Em quarto e último lugar, no que diz respeito aos poderes do juiz nacional quando verifica o eventual caráter abusivo de uma cláusula contratual, na aceção da diretiva, o Tribunal de Justiça recordou que esta (6) não se opõe a que o juiz nacional, em aplicação de princípios do direito dos contratos, suprima a cláusula abusiva substituindo‑a por uma disposição de direito nacional supletiva em situações em que a invalidação da cláusula abusiva obrigue o tribunal a anular o contrato no seu todo, expondo assim o consumidor a consequências particularmente prejudiciais. Com efeito, tal anulação poderia ter, em princípio, por consequência tornar imediatamente exigível o remanescente do empréstimo ainda em dívida, numa proporção suscetível de exceder as capacidades financeiras do consumidor, e, por esse facto, tenderia a penalizar mais este último do que o mutuante, que, por consequência, não seria dissuadido de inserir tais cláusulas nos contratos que propõe. No caso em apreço, o legislador espanhol introduziu, desde a celebração do contrato de mútuo controvertido, um índice «de substituição», o qual, sob reserva de verificação pelo órgão jurisdicional de reenvio, tem caráter supletivo. Nestas condições, o Tribunal de Justiça considerou que a diretiva (7) não se opõe a que, em caso de nulidade de uma cláusula contratual abusiva que fixa um índice de referência para o cálculo dos juros variáveis de um empréstimo, o juiz nacional substitua esse índice pelo referido índice de substituição, aplicável na falta de acordo em contrário das partes no contrato, desde que o contrato de mútuo hipotecário em causa não possa subsistir em caso de supressão da referida cláusula abusiva, e que a anulação desse contrato no seu todo exponha o consumidor a consequências particularmente prejudiciais.


1      Diretiva 93/13/CEE do Conselho, de 5 de abril de 1993, relativa às cláusulas abusivas nos contratos celebrados com os consumidores (JO 1993, L 95, p. 29).


2      Artigo 1.°, n.° 2, da Diretiva 93/13.
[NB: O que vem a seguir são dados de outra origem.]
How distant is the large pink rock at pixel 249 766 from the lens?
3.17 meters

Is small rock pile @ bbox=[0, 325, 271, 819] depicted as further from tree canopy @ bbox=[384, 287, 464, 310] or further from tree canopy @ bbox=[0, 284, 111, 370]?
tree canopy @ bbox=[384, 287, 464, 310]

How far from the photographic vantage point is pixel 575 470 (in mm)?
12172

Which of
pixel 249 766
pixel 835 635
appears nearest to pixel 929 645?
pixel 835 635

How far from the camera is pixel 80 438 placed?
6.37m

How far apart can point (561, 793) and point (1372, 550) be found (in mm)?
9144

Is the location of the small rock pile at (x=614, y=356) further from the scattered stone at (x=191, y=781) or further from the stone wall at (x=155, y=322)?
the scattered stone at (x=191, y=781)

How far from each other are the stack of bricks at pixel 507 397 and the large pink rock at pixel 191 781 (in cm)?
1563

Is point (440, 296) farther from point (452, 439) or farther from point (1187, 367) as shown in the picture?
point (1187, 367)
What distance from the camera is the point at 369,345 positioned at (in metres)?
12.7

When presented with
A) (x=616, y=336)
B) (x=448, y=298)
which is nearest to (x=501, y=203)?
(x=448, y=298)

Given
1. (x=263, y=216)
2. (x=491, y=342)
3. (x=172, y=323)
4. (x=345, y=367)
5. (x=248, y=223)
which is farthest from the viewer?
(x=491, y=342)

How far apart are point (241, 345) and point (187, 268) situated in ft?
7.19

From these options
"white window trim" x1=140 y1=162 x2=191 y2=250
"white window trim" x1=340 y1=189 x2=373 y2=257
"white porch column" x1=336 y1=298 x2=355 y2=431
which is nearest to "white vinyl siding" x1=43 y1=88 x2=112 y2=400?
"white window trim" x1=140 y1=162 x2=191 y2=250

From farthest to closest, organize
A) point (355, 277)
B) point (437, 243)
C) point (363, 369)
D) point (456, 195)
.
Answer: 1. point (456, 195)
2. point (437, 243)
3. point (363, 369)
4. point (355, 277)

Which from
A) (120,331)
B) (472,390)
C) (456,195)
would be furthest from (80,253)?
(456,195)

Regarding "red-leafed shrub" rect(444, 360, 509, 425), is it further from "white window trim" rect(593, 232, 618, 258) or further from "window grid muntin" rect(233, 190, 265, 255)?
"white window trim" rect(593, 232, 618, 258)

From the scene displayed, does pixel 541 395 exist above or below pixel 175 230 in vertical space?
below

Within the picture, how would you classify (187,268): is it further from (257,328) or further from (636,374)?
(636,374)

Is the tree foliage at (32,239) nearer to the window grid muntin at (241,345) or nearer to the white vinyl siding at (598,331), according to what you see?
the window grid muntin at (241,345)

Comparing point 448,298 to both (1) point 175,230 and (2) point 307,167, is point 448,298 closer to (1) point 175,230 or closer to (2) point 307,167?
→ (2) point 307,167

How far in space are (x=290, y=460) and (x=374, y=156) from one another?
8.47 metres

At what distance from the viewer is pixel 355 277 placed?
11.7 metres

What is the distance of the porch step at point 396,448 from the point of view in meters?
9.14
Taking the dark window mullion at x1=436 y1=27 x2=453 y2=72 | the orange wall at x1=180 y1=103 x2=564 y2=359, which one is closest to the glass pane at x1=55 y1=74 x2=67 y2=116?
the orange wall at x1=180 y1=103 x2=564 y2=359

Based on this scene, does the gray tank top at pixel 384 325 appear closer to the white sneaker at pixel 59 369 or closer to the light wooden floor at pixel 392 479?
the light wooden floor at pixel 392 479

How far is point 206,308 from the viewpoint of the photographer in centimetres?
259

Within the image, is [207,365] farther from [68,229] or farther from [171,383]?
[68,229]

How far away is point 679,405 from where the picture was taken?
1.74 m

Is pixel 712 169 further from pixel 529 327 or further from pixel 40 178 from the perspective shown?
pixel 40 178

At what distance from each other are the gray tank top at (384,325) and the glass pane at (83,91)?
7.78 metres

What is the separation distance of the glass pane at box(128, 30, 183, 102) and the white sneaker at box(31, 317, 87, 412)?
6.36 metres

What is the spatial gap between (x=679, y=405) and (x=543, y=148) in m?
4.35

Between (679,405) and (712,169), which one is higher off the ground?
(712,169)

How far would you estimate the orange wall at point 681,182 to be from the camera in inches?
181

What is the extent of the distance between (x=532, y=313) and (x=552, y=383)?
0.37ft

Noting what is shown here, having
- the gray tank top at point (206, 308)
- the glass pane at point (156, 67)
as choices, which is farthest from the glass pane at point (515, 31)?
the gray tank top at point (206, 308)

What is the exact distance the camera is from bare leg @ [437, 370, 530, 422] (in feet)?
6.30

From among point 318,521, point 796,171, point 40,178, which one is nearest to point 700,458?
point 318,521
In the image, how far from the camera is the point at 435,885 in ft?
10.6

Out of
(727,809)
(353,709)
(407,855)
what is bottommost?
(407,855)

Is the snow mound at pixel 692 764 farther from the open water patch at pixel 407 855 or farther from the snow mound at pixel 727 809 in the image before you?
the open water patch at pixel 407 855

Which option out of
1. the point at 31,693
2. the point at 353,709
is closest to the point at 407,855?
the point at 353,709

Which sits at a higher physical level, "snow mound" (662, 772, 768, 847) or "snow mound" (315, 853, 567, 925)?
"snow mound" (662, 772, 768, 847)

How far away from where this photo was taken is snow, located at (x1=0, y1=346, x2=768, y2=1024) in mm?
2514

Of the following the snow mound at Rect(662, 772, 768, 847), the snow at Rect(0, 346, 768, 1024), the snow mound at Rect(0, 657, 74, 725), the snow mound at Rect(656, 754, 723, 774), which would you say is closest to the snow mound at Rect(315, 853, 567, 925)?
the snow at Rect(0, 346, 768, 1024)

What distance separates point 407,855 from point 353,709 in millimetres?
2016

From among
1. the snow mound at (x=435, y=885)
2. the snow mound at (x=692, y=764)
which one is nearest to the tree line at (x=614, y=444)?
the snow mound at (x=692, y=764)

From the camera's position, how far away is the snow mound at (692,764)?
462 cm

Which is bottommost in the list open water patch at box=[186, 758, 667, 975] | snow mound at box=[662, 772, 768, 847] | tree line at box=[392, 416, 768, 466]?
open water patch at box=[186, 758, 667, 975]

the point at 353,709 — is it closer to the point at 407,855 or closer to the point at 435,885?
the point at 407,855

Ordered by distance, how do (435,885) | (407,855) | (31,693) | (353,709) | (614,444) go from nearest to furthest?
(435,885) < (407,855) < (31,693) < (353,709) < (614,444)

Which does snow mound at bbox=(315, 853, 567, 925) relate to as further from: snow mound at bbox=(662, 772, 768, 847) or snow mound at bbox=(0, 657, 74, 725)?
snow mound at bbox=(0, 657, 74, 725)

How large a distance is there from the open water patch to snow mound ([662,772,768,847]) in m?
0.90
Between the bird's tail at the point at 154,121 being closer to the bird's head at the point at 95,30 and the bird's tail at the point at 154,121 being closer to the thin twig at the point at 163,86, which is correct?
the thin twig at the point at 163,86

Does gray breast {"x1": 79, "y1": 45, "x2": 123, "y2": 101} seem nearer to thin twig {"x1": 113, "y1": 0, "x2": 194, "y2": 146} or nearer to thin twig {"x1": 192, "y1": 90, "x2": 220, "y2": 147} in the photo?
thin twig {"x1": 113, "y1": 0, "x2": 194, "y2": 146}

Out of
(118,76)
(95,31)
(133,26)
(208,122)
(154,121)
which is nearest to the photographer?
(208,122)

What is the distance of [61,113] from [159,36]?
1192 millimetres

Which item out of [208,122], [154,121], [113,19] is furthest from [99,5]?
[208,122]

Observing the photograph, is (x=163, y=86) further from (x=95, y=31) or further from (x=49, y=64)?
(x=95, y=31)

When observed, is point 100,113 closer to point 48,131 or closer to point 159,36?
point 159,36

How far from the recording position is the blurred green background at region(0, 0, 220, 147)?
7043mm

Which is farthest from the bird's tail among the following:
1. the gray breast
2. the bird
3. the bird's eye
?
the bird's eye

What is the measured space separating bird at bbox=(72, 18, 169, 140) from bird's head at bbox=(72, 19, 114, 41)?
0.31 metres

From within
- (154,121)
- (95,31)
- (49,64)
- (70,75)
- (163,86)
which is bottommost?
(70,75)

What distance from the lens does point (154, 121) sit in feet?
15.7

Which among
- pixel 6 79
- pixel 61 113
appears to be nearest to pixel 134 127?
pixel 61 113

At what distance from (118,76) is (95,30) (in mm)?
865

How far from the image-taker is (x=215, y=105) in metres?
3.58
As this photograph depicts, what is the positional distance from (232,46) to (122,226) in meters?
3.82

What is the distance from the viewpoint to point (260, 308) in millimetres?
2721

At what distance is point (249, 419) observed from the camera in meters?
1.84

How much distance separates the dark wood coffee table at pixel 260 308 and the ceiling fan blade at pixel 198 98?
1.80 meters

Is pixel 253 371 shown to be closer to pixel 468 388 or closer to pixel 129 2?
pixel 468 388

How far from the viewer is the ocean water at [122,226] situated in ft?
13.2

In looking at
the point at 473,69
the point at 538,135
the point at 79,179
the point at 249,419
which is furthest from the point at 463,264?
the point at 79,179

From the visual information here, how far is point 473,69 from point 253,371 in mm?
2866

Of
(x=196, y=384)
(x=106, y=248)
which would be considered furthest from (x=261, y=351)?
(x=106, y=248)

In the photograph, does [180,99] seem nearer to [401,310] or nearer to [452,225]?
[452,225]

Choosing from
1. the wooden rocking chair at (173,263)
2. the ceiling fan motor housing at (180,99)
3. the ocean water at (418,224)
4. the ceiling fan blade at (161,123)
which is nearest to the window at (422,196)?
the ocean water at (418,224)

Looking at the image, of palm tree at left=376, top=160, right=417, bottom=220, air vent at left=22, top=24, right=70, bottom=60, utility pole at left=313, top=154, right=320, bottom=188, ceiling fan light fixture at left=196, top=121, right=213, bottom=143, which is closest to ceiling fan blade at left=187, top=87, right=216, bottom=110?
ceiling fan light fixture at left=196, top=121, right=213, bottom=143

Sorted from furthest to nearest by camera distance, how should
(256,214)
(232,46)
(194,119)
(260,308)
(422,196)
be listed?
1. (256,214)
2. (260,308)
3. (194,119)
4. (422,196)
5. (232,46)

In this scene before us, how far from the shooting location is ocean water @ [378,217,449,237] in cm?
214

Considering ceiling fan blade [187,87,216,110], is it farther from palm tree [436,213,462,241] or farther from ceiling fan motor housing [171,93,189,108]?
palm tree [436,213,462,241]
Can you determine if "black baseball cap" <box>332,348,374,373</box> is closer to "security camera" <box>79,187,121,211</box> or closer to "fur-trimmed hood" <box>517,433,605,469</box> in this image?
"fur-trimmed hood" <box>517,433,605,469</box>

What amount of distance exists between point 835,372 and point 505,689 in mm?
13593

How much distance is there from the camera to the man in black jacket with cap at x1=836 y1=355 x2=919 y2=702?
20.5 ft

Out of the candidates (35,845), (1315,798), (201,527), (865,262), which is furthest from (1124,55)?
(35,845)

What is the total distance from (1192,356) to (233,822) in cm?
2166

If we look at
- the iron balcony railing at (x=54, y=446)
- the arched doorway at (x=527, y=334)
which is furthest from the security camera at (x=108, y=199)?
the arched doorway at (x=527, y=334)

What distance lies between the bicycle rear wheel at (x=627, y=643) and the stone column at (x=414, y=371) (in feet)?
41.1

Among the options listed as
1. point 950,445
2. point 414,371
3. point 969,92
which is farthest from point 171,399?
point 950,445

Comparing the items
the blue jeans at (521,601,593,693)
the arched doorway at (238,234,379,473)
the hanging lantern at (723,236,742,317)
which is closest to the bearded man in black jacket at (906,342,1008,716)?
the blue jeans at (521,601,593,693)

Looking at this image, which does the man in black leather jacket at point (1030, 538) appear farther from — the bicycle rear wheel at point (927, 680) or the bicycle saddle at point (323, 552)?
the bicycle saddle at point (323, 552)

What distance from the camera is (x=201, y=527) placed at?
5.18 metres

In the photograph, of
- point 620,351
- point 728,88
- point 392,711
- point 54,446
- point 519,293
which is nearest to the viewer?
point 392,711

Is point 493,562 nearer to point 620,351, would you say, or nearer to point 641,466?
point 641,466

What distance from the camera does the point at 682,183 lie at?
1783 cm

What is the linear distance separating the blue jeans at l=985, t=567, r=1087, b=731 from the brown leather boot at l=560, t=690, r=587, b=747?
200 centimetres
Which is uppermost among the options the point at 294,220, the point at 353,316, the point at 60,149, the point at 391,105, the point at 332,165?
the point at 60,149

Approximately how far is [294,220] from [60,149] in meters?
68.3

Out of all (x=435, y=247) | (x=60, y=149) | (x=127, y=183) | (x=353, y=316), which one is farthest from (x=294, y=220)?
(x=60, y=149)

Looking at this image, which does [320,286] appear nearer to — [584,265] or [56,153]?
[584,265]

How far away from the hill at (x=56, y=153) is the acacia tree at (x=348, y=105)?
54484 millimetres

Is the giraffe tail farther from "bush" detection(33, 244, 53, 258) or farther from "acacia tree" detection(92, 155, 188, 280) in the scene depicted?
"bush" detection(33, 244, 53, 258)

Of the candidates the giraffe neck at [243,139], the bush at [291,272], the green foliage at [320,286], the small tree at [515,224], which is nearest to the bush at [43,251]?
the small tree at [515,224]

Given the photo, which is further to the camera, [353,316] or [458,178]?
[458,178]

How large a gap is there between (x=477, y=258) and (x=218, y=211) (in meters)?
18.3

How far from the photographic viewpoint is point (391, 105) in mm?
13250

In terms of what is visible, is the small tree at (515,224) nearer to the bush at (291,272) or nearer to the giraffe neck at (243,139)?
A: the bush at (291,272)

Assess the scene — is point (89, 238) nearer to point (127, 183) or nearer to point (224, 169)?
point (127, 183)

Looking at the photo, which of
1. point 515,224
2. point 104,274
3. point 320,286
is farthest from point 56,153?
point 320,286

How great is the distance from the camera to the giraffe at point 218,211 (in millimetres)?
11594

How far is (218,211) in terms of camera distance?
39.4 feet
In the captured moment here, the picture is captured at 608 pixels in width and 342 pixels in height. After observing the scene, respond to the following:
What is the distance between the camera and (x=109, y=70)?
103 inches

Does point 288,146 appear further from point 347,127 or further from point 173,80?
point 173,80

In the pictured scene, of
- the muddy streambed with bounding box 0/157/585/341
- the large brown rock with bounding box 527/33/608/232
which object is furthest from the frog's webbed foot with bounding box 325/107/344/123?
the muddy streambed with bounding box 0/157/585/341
3      Artigo 4.°, n.° 2, da Diretiva 93/13, que visa as cláusulas relativas ao objeto principal do contrato ou a adequação entre o preço e a remuneração, por um lado, e os bens ou serviços a fornecer em contrapartida, por outro.


4      Artigo 5.° da Diretiva 93/13.


5      Artigo 4.°, n.° 2, da Diretiva 93/13.


6      Artigo 6.°, n.° 1, da Diretiva 93/13.


7      Artigos 6.°, n.° 1, e 7.°, n.° 1, da Diretiva 93/13.